Il y avait déjà plusieurs années, comme vous savez, MESSIEURS, que les Ministres des Rois et des Princes étaient assemblés pour la Paix, et que les Médiateurs perdaient en conférences inutiles, un temps qu’ils devaient employer au seul bien de l’Europe, et à la réconciliation de tant de Princes Chrétiens. Si notre invincible Monarque eût voulu profiter de la force, et du bonheur de ses Armes ; quelle vaste carrière s’offrait à son ambition ! La prudence et la raison semblaient avoir abandonné ses ennemis ; toujours refusant la Paix, et toujours vaincus, ne pouvait-on pas croire que leur aveuglement était d’accord avec la gloire de LOUIS ? Il n’avait en effet qu’à suivre le rapide cours de ses victoires, et attendre, en cueillant toujours de nouveaux lauriers, les effets d’une méditation qui ruinait ses ennemis en les voulant favoriser. Ce Roi magnanime en a usé ainsi durant quelque temps, mais la suite nous a fait connaître qu’il voyait avec douleur l’obstination des Confédérés, puis qu’il s’est fait lui-même le Médiateur de la Paix, et d’une manière si généreuse, et si extraordinaire. Il avait seul fait la guerre, il voit qu’il n’appartient qu’à lui seul de faire la Paix, et pour lui en laisser tout l’honneur, les Médiateurs même prennent les armes contre lui. C’est dans cette occasion capable d’exciter son juste courroux, qu’il conçoit l’étonnant dessein de forcer ses ennemis à se procurer un repos, qui les sauvait d’une perte presque certaine. Mais admirez, MESSIEURS, la manière surprenante et nouvelle dont il crut qu’il devait se servir, et qui en effet lui a réussi si heureusement. Toutes les Provinces de la Flandre se trouvent en deux ou trois jours couvertes de soldats, les places les plus fameuses sont toutes à même jour, à même heure investies ; il semble que tout le pays ne soit devenu qu’une grande Ville bloquée de tous côtés ; les Chefs se demandent tous inutilement du secours les uns aux autres, leurs troupes divisées se trouvent à peine assez fortes pour se défendre peu de jours, dans quelques Places où elles attendaient la belle saison, tandis que les nôtres accoutumées à vaincre-au milieu des glaces, tiennent toute la Campagne qui par un miracle inouï fait voir les richesses de l’été, et de l’automne au milieu de l’hiver, et l’abondance des vins, et des bleds au milieu des neiges et des frimas.

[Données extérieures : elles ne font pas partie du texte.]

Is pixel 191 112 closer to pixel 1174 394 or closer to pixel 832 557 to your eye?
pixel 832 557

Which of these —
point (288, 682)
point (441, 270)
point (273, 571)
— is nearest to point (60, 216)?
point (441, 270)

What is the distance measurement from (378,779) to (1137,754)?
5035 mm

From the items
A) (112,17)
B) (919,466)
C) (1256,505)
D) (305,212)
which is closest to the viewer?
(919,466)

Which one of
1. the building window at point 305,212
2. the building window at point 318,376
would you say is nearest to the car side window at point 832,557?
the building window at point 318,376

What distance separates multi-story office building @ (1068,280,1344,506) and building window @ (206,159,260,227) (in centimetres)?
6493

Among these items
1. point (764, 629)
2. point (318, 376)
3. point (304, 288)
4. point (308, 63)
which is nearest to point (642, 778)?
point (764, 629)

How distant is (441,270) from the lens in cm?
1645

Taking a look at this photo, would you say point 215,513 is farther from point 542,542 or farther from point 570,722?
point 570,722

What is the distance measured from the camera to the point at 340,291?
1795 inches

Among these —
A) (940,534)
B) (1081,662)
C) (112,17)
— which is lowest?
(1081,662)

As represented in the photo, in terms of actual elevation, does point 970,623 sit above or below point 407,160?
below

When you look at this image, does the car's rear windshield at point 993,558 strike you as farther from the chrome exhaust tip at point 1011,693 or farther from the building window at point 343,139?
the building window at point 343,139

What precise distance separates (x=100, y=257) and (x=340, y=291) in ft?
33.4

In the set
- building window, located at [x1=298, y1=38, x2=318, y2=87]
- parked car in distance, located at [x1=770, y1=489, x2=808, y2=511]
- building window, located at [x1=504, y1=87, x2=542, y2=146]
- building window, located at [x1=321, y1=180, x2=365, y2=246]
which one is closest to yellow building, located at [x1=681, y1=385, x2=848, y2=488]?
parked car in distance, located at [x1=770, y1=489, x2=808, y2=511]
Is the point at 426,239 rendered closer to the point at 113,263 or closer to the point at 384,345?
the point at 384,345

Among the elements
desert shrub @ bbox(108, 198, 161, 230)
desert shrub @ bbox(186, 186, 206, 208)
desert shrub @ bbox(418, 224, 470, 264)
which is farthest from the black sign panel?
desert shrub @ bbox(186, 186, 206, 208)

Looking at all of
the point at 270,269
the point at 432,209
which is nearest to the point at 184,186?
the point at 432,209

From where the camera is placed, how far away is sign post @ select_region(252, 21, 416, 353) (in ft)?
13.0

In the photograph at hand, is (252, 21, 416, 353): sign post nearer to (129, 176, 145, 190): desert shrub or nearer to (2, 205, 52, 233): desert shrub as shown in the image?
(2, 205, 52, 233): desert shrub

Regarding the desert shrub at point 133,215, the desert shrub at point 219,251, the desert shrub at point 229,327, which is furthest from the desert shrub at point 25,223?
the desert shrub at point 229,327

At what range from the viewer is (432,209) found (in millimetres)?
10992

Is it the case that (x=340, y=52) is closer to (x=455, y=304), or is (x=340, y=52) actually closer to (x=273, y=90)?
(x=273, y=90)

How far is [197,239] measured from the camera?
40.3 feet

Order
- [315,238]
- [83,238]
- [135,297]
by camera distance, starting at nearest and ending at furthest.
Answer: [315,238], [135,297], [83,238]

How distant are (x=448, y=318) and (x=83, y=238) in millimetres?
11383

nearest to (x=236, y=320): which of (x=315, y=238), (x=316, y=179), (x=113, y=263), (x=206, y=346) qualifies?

Le Héros des François, parmi toutes ces Places, choisit d’abord la plus éloignée, et plus importante : l’attaquer, c’est augmenter encore la jalousie des Médiateurs. Trois Fleuves profonds qui l’environnent, et son immense grandeur la rendent presque imprenable, à peine soixante mille hommes suffisent pour l’entourer : Voilà les puissantes raisons qui la font préférer aux autres. Notre Prince infatigable vole en trois jours au travers de toute la Flandre, et se trouve à la tête de son armée ; Gand résiste peu de jours, Ypres suit bientôt après, Mons est aux abois par la cruelle famine ; Lew est surpris en un matin, et la victoire par ces nouvelles conquêtes tend déjà la main au Roy, sur les murs de ces mêmes Villes, dont la prise naguères ne lui avait coûté qu’une Campagne de six semaines. Aurait-on crû que tous ces évènements dussent être les commencements d’une Paix ? La nouvelle Alliance de l’Angleterre flattait la Hollande et l’Espagne, qui d’ailleurs aigries par le malheur semblaient ne pouvoir être apaisées, et d’un autre côté les charmes de la victoire offraient mille douceurs à un Prince jeune, et plein de courage.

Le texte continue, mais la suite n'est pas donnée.